» Do this: Reproduce the lines from the one containing "What distance is there" through the end of the records, substituting "metal leash clip" for "leash metal clip" and leaving all other text unchanged.

» Information shown:
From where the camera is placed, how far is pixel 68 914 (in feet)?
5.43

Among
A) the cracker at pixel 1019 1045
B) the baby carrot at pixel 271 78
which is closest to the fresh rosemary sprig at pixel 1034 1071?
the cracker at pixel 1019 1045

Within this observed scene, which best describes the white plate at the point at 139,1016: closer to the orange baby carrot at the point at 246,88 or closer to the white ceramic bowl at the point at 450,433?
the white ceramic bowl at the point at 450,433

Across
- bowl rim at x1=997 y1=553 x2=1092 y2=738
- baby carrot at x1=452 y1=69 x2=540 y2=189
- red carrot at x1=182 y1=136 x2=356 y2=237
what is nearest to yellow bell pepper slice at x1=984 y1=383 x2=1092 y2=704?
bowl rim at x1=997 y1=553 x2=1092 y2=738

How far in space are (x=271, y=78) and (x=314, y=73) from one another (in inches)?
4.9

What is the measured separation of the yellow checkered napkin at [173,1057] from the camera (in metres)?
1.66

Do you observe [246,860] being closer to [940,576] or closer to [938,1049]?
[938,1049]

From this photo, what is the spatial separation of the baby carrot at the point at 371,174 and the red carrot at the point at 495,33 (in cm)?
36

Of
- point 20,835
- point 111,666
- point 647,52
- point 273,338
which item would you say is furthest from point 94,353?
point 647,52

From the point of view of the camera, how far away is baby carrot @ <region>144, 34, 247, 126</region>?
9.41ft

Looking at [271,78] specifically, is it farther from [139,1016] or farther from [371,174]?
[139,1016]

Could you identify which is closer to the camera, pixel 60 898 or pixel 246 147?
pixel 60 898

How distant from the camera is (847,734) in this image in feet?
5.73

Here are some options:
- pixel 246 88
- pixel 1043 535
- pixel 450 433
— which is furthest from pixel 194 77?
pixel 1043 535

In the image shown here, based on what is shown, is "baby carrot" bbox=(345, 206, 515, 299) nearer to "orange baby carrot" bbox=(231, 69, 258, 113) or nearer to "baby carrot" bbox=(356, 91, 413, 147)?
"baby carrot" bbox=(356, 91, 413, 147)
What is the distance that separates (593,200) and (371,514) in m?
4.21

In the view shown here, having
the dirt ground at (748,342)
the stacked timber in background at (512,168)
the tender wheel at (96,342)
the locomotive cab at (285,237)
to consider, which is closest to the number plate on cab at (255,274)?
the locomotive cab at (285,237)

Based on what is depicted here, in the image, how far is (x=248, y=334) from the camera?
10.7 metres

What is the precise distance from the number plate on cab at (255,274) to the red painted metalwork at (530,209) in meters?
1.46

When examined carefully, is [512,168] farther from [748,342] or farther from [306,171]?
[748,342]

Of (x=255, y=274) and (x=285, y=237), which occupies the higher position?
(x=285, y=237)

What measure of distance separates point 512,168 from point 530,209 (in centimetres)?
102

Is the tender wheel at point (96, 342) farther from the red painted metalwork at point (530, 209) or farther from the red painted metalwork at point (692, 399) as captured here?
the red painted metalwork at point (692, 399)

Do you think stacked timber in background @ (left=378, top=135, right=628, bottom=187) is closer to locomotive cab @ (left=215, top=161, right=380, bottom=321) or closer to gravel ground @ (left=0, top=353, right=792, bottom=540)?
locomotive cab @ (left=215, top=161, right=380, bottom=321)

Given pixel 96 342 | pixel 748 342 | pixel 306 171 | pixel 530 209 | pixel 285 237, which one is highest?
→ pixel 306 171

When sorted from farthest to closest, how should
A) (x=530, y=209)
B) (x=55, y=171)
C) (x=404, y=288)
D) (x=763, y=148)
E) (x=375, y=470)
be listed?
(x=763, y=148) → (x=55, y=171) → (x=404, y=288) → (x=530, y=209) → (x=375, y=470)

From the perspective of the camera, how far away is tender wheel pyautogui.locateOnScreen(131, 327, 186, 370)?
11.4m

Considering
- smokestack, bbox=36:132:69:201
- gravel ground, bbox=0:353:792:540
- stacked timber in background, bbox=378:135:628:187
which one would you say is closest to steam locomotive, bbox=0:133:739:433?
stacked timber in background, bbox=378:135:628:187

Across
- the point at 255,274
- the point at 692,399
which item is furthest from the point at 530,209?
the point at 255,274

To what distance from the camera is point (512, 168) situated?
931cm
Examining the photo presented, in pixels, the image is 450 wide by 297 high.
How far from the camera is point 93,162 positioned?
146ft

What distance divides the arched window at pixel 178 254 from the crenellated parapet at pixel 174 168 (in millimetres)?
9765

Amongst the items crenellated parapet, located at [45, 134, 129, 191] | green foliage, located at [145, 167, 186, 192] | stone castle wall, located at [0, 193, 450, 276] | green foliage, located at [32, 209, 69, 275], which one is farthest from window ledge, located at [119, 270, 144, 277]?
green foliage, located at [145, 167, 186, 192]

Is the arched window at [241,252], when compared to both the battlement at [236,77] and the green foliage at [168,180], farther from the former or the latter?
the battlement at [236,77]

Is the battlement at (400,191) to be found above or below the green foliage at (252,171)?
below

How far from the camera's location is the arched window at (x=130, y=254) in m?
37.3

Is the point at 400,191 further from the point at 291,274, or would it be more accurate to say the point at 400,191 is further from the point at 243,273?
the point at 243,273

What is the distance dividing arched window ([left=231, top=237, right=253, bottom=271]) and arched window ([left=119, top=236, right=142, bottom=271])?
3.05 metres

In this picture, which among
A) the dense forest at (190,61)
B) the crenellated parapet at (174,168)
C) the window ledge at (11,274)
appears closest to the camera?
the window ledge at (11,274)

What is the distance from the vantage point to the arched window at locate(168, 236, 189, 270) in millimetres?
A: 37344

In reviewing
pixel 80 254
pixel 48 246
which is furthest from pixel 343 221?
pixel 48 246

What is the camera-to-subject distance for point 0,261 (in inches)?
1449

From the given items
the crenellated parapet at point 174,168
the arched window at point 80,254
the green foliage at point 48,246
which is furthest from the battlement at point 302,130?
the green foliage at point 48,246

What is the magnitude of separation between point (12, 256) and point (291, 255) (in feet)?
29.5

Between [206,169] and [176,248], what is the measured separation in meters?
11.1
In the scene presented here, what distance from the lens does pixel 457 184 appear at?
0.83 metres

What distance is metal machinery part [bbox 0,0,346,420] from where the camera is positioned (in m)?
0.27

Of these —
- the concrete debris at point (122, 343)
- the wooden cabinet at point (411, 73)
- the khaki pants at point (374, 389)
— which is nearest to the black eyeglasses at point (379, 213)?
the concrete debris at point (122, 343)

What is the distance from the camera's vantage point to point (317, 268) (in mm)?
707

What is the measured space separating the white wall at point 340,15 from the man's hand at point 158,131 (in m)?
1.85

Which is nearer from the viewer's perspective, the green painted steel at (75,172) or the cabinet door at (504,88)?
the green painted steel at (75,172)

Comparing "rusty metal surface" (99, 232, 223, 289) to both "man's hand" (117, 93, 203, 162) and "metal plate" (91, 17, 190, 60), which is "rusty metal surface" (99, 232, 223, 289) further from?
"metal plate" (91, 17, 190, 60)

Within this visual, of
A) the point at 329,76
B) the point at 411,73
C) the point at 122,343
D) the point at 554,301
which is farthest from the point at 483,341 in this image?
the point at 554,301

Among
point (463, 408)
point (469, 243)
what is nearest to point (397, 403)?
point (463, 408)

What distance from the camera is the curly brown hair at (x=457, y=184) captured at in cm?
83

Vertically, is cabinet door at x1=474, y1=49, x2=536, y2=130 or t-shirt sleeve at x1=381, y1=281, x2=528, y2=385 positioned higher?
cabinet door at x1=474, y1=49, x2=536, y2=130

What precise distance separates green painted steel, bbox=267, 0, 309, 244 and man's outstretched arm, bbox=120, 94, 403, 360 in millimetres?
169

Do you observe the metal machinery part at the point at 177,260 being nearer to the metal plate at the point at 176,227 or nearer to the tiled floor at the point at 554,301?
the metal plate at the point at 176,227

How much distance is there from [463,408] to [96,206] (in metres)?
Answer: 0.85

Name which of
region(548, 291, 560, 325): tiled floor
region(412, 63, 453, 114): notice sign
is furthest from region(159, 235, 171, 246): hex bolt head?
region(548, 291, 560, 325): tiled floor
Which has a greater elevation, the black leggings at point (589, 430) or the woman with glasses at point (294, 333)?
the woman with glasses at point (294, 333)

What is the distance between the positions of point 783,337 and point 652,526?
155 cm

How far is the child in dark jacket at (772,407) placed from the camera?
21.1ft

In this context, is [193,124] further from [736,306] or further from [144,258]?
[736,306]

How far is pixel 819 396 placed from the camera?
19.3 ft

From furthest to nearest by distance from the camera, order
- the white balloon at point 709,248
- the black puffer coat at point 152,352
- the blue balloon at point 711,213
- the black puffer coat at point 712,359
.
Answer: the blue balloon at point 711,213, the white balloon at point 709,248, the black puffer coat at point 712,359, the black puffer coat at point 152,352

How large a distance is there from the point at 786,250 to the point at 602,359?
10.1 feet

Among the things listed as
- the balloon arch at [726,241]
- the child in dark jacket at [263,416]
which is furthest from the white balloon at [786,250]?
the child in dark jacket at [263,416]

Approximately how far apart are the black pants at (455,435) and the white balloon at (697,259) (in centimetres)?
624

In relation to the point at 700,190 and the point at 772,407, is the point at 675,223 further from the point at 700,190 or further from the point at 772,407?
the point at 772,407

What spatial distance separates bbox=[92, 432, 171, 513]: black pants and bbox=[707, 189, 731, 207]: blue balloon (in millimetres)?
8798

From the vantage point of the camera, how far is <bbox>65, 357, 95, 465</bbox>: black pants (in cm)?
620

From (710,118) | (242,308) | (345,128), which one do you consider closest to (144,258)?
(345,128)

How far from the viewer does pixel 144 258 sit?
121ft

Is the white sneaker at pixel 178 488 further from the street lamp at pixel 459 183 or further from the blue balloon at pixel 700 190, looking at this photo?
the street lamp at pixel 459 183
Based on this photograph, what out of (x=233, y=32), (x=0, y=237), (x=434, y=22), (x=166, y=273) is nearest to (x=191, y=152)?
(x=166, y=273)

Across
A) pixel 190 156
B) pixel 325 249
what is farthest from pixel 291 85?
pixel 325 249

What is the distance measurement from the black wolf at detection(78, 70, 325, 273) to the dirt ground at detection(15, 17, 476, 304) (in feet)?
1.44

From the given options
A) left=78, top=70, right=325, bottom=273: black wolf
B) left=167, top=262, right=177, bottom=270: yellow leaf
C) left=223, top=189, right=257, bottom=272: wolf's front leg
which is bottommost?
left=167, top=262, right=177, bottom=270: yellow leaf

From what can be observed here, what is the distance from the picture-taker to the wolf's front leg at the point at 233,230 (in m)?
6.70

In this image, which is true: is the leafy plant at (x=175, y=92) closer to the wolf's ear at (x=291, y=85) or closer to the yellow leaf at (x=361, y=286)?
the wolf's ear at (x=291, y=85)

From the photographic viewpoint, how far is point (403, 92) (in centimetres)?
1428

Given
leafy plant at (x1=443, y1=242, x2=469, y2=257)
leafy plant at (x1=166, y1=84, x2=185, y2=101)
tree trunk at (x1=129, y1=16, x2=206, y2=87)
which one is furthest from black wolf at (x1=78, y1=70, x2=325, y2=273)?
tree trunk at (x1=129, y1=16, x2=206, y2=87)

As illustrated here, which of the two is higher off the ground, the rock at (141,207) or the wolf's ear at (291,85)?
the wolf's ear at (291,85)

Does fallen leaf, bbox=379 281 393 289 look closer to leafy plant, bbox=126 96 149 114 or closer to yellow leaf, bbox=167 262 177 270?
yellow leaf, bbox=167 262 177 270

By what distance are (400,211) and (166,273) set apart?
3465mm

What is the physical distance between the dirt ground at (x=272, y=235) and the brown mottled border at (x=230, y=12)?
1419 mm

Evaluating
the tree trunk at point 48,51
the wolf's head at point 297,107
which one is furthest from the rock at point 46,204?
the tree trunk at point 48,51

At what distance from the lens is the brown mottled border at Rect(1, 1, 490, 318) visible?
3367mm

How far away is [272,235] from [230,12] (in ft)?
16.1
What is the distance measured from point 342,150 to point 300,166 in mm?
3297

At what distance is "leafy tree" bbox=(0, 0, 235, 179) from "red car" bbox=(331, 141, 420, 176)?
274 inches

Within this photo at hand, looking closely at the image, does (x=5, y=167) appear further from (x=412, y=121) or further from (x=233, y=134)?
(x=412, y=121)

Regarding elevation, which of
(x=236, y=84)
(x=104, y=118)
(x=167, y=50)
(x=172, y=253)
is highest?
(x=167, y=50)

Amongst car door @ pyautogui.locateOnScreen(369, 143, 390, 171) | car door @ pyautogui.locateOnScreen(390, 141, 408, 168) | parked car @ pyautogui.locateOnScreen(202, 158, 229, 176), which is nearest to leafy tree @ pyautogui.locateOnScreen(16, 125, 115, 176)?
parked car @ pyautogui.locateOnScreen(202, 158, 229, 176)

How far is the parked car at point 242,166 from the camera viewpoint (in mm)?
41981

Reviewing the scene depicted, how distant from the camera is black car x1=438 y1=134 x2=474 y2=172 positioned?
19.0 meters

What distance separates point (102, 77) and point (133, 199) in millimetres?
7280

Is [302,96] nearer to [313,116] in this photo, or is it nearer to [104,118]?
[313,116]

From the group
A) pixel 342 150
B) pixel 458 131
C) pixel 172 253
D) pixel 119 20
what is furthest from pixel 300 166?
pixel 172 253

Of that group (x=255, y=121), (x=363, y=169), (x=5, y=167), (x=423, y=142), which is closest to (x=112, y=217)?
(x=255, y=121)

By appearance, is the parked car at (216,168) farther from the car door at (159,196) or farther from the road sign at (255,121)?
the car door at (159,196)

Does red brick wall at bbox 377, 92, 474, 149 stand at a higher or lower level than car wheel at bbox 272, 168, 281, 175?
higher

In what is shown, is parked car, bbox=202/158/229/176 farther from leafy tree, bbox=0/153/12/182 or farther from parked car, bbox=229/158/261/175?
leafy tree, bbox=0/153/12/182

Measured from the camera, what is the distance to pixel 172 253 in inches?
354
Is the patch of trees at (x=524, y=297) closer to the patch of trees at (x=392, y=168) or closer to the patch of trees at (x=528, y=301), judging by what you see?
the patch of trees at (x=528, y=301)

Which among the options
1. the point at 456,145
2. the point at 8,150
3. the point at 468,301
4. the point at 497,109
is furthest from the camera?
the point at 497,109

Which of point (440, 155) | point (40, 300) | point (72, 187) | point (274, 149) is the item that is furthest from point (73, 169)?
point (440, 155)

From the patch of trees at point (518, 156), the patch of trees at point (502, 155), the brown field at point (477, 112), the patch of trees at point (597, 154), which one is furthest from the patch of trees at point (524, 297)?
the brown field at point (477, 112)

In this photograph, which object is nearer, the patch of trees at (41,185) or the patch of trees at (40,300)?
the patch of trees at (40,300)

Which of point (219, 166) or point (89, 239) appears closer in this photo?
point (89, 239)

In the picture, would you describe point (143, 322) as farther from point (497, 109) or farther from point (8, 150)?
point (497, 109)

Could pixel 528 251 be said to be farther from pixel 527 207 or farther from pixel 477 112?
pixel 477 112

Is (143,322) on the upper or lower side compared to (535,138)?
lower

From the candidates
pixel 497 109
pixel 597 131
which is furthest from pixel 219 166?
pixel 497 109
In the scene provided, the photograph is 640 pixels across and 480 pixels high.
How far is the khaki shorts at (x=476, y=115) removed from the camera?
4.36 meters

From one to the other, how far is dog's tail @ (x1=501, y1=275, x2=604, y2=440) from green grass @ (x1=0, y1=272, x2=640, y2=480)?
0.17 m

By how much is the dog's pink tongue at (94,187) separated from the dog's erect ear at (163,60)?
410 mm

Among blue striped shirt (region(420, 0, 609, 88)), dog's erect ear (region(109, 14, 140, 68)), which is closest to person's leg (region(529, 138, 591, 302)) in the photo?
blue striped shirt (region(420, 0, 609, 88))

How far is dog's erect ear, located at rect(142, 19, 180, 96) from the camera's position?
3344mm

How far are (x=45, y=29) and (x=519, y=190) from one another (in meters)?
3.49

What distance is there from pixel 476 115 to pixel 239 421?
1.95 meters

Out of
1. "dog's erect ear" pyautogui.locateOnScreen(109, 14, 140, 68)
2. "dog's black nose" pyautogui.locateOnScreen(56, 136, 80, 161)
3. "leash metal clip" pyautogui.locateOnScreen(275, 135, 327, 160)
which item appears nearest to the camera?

» Answer below:
What distance is there from pixel 476 115 to pixel 239 421?
1.95 meters

Out of
1. "dog's erect ear" pyautogui.locateOnScreen(109, 14, 140, 68)
2. "dog's black nose" pyautogui.locateOnScreen(56, 136, 80, 161)
3. "metal leash clip" pyautogui.locateOnScreen(275, 135, 327, 160)
which item appears nearest to the camera?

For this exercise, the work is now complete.